Tatvan Belediye Başkanı Mümin Erol'un Cumhurbaşkanı Recep Tayyip Erdoğan'ın fotoğrafını makam odasından indirmesine yönelik soru sorulan Tunç, Türkiye Cumhuriyeti Devleti'nin, bir hukuk devleti olduğunu kaydetti.
Tunç, hukuk devletinde kuralların, anayasanın, kanunların olduğunu, herkesin de anayasa ve kanunlarla bağlı olduğunu vurgulayarak, sözlerini şöyle sürdürdü:
"Herkes bu kurallara uymak mecburiyetindedir. Ülkemiz 40 yıldan bu yana terörle mücadele ediyor ve bu uğurda çok büyük bedeller ödedik, şehitler verdik. Ülkemizin gelişmesi ve kalkınmasının önünde en büyük engel maalesef bölücü terör örgütü oldu. Terörün her türlüsüyle mücadele eden bir ülkeyiz. Bu anlamda birlik ve beraberlik içerisinde olmalıyız milletçe terörle mücadele konusunda. Özellikle milletin oylarıyla seçilenler, demokratik siyaset yapmak isteyenler, gerek parlamentoda gerek yerel yönetimlerde bu konuda milletimizin birlik ve beraberliğini bozacak tutum ve davranışlardan kaçınmak durumundadır. Tatvan'da ve bazı belediyelerde gördüğümüz, devletin birliğini temsil eden Sayın Cumhurbaşkanımızın resminin kameralar eşliğinde birtakım beyanlar kullanılarak indirilmesi birliğimize yönelik bir saldırıdır. Dolayısıyla hem Sayın Cumhurbaşkanımıza yönelik bir hakarettir hem de milletin birliğini bozmaya yönelik bir tutum ve davranıştır."

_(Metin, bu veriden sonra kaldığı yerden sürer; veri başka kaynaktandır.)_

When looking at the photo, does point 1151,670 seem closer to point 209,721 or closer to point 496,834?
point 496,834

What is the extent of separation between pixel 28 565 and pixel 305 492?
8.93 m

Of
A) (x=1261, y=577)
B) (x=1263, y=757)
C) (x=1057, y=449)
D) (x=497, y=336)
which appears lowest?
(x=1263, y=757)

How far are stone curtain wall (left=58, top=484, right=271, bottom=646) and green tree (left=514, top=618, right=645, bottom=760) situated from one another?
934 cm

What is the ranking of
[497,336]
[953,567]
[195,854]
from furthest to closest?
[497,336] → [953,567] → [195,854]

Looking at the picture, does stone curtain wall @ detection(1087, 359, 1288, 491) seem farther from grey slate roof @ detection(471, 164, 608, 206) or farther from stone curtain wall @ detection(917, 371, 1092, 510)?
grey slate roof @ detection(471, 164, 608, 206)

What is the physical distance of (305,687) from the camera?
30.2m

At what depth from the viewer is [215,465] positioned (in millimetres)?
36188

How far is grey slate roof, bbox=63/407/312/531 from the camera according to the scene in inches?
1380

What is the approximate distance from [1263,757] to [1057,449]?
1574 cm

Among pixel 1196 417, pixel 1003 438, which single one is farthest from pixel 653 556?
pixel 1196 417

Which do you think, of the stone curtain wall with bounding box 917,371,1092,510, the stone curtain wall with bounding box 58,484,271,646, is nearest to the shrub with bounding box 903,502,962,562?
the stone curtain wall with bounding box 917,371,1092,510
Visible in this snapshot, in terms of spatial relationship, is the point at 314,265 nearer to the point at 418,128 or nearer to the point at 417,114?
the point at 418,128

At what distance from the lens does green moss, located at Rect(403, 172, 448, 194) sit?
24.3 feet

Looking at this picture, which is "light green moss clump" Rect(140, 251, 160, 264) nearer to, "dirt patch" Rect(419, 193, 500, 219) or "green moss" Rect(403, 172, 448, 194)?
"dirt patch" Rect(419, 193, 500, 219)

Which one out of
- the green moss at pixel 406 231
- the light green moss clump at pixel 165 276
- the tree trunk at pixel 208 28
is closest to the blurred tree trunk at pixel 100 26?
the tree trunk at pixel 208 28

Bu konularda Cumhuriyet savcılarının bir suç unsuru görmeleri halinde zaten bağımsız ve tarafsız yargı olarak soruşturma açtığına işaret eden Tunç, "Tatvan'da da böyle bir soruşturma açılmıştır. Bu tutum ve davranışlara, milletimizin birlik ve beraberliğini bozmaya yönelik bu tür eylemlere fırsat vermemek lazım. Herkesin bu konuda sorumlu davranması lazım." dedi.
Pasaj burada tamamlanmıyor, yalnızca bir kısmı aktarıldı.